Omã tem coordenado a operação de resgate com a empresa de gestão de riscos Ambrey como parte dos esforços para conter o dano ambiental provocado por um derramamento que, segundo algumas estimativas, atinge 2.000 km2.
A agência de meio ambiente do governo omanense ofereceu uma estimativa oficial de 400 km2 em 10 de agosto, mas ainda não publicou uma atualização.
O derramamento do petroleiro Caroline Bezengi, aparentemente resultado de um ataque não explicado contra o navio em junho, se espalhou ao redor de uma reserva natural e atingiu a costa de Omã.
Mohammed bin Abdullah al-Rawahi, diretor-geral de assuntos marítimos do Ministério dos Transportes, Comunicações e Tecnologias da Informação de Omã, disse que as dificuldades surgiram por causa da monção na área e da natureza rasa e rochosa do local onde a embarcação encalhou, conforme informou a agência de notícias.
As condições expuseram os navios de resgate e a equipe a "riscos operacionais e de navegação", segundo foi citado.
"A operação é ainda mais complicada devido aos danos que a embarcação apresenta, com uma grande superfície inundada em um de seus lados", acrescentou a autoridade omanense.

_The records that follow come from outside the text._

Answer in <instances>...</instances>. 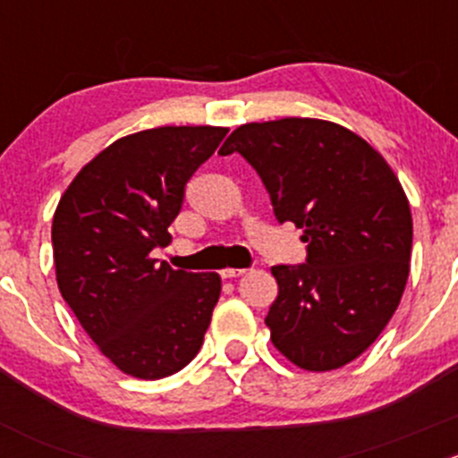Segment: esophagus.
Instances as JSON below:
<instances>
[{"instance_id":"esophagus-1","label":"esophagus","mask_w":458,"mask_h":458,"mask_svg":"<svg viewBox=\"0 0 458 458\" xmlns=\"http://www.w3.org/2000/svg\"><path fill=\"white\" fill-rule=\"evenodd\" d=\"M242 275H246L243 267H225V270H221V279H239Z\"/></svg>"}]
</instances>
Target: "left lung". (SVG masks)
I'll return each mask as SVG.
<instances>
[{
	"label": "left lung",
	"mask_w": 458,
	"mask_h": 458,
	"mask_svg": "<svg viewBox=\"0 0 458 458\" xmlns=\"http://www.w3.org/2000/svg\"><path fill=\"white\" fill-rule=\"evenodd\" d=\"M219 152L257 170L276 221L303 228L308 243L306 263L272 267L275 348L310 372L354 361L394 315L410 275L412 215L396 174L366 140L323 119L243 123Z\"/></svg>",
	"instance_id": "obj_1"
}]
</instances>
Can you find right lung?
Here are the masks:
<instances>
[{"label": "right lung", "mask_w": 458, "mask_h": 458, "mask_svg": "<svg viewBox=\"0 0 458 458\" xmlns=\"http://www.w3.org/2000/svg\"><path fill=\"white\" fill-rule=\"evenodd\" d=\"M228 128L161 126L110 143L80 170L53 216L64 301L104 357L137 378H164L199 352L221 294L216 272L173 270L168 246L188 179Z\"/></svg>", "instance_id": "obj_1"}]
</instances>
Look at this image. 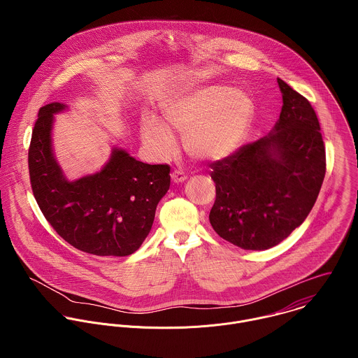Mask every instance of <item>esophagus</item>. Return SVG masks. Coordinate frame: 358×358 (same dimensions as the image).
Returning <instances> with one entry per match:
<instances>
[{
  "instance_id": "esophagus-1",
  "label": "esophagus",
  "mask_w": 358,
  "mask_h": 358,
  "mask_svg": "<svg viewBox=\"0 0 358 358\" xmlns=\"http://www.w3.org/2000/svg\"><path fill=\"white\" fill-rule=\"evenodd\" d=\"M171 179H172L173 183H182V182H185V180L187 179V176H186L182 171L176 169V171H173V172L171 173Z\"/></svg>"
}]
</instances>
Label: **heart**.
<instances>
[{
    "instance_id": "obj_1",
    "label": "heart",
    "mask_w": 358,
    "mask_h": 358,
    "mask_svg": "<svg viewBox=\"0 0 358 358\" xmlns=\"http://www.w3.org/2000/svg\"><path fill=\"white\" fill-rule=\"evenodd\" d=\"M254 118L252 101L241 91L210 85L172 98L162 107V121L146 117L142 141L157 159L175 150L172 132L183 134L186 153L213 161L233 153L244 141Z\"/></svg>"
}]
</instances>
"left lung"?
I'll use <instances>...</instances> for the list:
<instances>
[{
  "label": "left lung",
  "instance_id": "8db88e82",
  "mask_svg": "<svg viewBox=\"0 0 358 358\" xmlns=\"http://www.w3.org/2000/svg\"><path fill=\"white\" fill-rule=\"evenodd\" d=\"M282 108L273 131L212 162L213 230L251 251L268 250L299 227L325 176L320 122L305 96L277 78Z\"/></svg>",
  "mask_w": 358,
  "mask_h": 358
}]
</instances>
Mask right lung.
I'll use <instances>...</instances> for the list:
<instances>
[{"label":"right lung","mask_w":358,"mask_h":358,"mask_svg":"<svg viewBox=\"0 0 358 358\" xmlns=\"http://www.w3.org/2000/svg\"><path fill=\"white\" fill-rule=\"evenodd\" d=\"M66 104L43 106L29 148L36 201L53 230L74 248L96 256H128L152 230L155 208L169 189V165H150L113 149L101 172L70 182L52 150L53 114Z\"/></svg>","instance_id":"add662e5"}]
</instances>
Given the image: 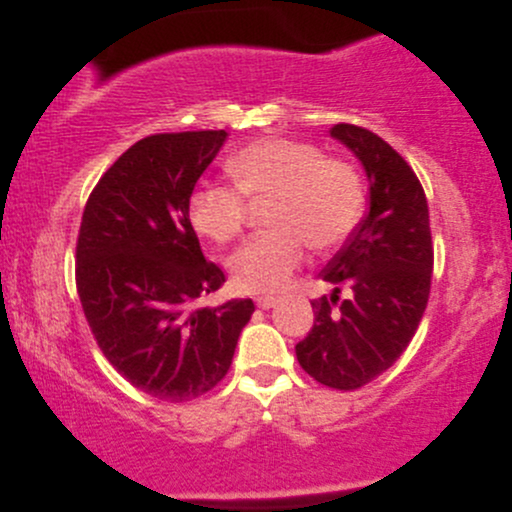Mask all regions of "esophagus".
I'll return each instance as SVG.
<instances>
[{
  "mask_svg": "<svg viewBox=\"0 0 512 512\" xmlns=\"http://www.w3.org/2000/svg\"><path fill=\"white\" fill-rule=\"evenodd\" d=\"M276 304H279V299H276V297H270V295H265V297H258V299H256V306H258V308H263V311H267V308H274Z\"/></svg>",
  "mask_w": 512,
  "mask_h": 512,
  "instance_id": "esophagus-1",
  "label": "esophagus"
}]
</instances>
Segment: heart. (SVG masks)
<instances>
[{"instance_id": "b5f03b06", "label": "heart", "mask_w": 512, "mask_h": 512, "mask_svg": "<svg viewBox=\"0 0 512 512\" xmlns=\"http://www.w3.org/2000/svg\"><path fill=\"white\" fill-rule=\"evenodd\" d=\"M233 186H201L190 197L192 229L215 245L242 233L247 202L272 199L270 231L251 238L231 258V279L242 292H281L304 263L308 242L333 249L345 242L363 215L365 188L358 170L324 156L317 145L292 138H261L231 158Z\"/></svg>"}]
</instances>
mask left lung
Instances as JSON below:
<instances>
[{"instance_id":"1","label":"left lung","mask_w":512,"mask_h":512,"mask_svg":"<svg viewBox=\"0 0 512 512\" xmlns=\"http://www.w3.org/2000/svg\"><path fill=\"white\" fill-rule=\"evenodd\" d=\"M331 136L363 163L370 208L322 270L335 290L311 301L315 324L295 351L317 383L358 390L413 340L431 292L433 240L424 188L404 156L356 124H333ZM345 287L352 295L340 302Z\"/></svg>"}]
</instances>
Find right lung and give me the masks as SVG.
<instances>
[{
	"label": "right lung",
	"mask_w": 512,
	"mask_h": 512,
	"mask_svg": "<svg viewBox=\"0 0 512 512\" xmlns=\"http://www.w3.org/2000/svg\"><path fill=\"white\" fill-rule=\"evenodd\" d=\"M226 131L154 133L92 188L77 238V292L99 349L133 388L170 404L229 372L254 301L211 308L224 272L201 254L188 206Z\"/></svg>",
	"instance_id": "right-lung-1"
}]
</instances>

O navio, que transportava um estimado de 800.000 barris de petróleo russo e estava sujeito a sanções internacionais, encalhou em 30 de junho perto de uma reserva natural marinha omanense que abriga vida selvagem, incluindo baleias jubarte e cormorões de Socotra.
O Caroline Bezengi carregou no porto russo de Novorossiysk, no Mar Negro, em abril e passou pelo Canal de Suez no final de maio, conforme mostram os dados de rastreamento de navios.
Construído em 2001, faz parte da chamada "frota sombra" de petroleiros mais antigos da Rússia, os quais carecem de cobertura de seguro ocidental e navegam sob bandeiras de várias nações para ocultar sua verdadeira propriedade.
O navio está sujeito a sanções impostas pela União Europeia, Ucrânia, Reino Unido, Canadá e Suíça.